The Prime Minister, Xavier Bettel, is 40 years old, a lawyer, openly gay and had formerly served as Mayor of Luxembourg City; he also has a Master’s Degree on Admiralty Law from the Aristotle University of Thessaloniki.
There are approximately 1,200 Greeks living in Luxembourg, working diligently; they have contributed to the shift towards a more balanced opinion about our country, somehow cancelling (or, at least, evening out) the aphorisms and prejudice that stem from Northern Europe’s Germanophilia.
Luxembourg is rarely suggested as an independent traveling destination; yet, having lived there for about two months, I propose to argue against this common practice. The country rewards the visitor in numerous ways:
- The capital in itself is on the UNESCO World Heritage List, on account of the historical importance of its fortifications; built on the Moselle valley, on two slopes, with the most unbelievable view, immense greenery and a balanced existence of old and new elements.

**TASK LIST**.
[A] Answer these questions from the passage on Luxembourg:
(i) How old is the Prime Minister?
(ii) Roughly how many Greeks live in Luxembourg?
(iii) On which list does the capital appear?
[B] Rewrite the rows from the line with "In this image containing" up to and including the line with "the black leg at pyautogui.locateOnScreen(250, 285, 289, 329) <". Replace "camera-distance ranking" with "depth ordering" and leave everything else unchanged.
The passage on Luxembourg and the rows are unrelated material.

Rows of spatial reasoning questions:
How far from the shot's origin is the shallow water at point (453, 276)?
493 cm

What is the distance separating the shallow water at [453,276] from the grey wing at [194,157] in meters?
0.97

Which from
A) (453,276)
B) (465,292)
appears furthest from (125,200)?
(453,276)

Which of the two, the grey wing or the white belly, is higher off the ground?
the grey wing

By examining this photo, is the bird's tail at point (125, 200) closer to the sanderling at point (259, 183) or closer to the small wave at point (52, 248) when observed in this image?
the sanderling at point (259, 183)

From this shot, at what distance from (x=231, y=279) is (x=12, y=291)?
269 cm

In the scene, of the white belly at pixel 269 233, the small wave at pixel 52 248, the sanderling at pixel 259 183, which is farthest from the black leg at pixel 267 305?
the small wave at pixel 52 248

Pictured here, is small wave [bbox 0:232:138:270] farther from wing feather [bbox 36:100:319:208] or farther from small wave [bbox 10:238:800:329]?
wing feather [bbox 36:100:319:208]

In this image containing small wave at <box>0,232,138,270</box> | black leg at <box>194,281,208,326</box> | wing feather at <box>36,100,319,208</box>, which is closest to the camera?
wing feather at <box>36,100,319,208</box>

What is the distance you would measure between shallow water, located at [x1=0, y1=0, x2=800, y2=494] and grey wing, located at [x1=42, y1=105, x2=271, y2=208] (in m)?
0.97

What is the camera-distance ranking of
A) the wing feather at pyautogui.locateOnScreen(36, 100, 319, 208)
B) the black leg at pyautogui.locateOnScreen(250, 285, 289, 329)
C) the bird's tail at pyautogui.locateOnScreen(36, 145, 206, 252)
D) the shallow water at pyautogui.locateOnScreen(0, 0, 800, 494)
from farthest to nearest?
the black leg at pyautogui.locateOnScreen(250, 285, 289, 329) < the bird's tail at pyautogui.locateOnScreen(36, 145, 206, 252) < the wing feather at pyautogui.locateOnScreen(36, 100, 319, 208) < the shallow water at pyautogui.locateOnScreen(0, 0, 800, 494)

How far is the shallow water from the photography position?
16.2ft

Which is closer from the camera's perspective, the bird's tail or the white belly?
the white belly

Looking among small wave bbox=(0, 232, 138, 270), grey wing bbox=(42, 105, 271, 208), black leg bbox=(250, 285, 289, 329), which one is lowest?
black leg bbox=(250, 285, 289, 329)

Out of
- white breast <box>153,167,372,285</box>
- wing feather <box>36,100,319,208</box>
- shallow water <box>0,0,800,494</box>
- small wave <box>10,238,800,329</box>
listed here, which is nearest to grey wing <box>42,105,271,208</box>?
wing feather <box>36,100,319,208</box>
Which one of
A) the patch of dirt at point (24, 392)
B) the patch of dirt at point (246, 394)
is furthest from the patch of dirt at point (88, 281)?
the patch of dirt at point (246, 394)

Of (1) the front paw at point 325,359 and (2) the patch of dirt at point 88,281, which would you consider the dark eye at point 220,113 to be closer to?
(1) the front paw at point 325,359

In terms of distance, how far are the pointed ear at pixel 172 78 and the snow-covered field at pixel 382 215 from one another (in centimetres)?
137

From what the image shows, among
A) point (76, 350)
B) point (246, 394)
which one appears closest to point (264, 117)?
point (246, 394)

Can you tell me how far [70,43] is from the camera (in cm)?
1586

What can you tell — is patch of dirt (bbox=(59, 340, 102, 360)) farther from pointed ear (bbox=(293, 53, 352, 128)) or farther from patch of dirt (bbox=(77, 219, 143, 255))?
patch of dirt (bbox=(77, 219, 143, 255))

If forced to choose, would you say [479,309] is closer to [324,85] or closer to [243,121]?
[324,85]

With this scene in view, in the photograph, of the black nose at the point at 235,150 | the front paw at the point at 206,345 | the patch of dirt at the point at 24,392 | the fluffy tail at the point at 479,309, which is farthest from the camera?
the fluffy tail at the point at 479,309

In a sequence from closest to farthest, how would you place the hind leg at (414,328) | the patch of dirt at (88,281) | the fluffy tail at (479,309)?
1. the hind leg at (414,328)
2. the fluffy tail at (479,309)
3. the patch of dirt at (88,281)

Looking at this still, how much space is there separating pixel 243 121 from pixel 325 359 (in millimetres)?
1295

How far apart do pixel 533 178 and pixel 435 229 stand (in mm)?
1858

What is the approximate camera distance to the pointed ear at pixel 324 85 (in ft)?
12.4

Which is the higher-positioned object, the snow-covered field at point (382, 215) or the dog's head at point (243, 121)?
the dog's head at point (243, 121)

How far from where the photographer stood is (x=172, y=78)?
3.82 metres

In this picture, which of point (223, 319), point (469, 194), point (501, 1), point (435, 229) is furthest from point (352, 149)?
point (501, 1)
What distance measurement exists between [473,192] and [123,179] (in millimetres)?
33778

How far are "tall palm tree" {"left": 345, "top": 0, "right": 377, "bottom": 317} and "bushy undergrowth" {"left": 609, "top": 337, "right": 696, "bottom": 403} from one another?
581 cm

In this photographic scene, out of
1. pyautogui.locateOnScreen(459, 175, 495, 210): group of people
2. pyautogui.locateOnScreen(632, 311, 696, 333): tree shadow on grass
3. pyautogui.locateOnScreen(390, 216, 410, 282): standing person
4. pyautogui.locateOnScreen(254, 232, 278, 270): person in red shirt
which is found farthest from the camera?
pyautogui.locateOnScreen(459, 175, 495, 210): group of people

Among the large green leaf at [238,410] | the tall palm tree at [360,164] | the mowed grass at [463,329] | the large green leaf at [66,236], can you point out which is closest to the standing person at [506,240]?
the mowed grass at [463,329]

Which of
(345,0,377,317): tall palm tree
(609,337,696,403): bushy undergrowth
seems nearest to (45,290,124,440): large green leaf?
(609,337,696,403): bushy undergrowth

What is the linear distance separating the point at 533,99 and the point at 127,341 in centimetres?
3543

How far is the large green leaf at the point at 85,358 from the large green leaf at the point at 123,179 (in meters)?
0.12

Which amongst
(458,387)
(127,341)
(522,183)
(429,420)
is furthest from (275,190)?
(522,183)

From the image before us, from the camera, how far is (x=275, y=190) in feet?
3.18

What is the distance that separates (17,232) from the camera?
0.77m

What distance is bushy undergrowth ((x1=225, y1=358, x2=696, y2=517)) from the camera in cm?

**OUTPUTS IN ORDER**.
[A]
(i) 40 years old
(ii) About 1,200
(iii) The UNESCO World Heritage List

[B]
In this image containing small wave at <box>0,232,138,270</box> | black leg at <box>194,281,208,326</box> | wing feather at <box>36,100,319,208</box>, which is closest to the camera?
wing feather at <box>36,100,319,208</box>

What is the distance you would measure between shallow water, located at [x1=0, y1=0, x2=800, y2=494] and grey wing, located at [x1=42, y1=105, x2=271, y2=208] (in m)?
0.97

What is the depth ordering of
A) the wing feather at pyautogui.locateOnScreen(36, 100, 319, 208)
B) the black leg at pyautogui.locateOnScreen(250, 285, 289, 329)
C) the bird's tail at pyautogui.locateOnScreen(36, 145, 206, 252)
D) the shallow water at pyautogui.locateOnScreen(0, 0, 800, 494)
from farthest to nearest?
the black leg at pyautogui.locateOnScreen(250, 285, 289, 329) < the bird's tail at pyautogui.locateOnScreen(36, 145, 206, 252) < the wing feather at pyautogui.locateOnScreen(36, 100, 319, 208) < the shallow water at pyautogui.locateOnScreen(0, 0, 800, 494)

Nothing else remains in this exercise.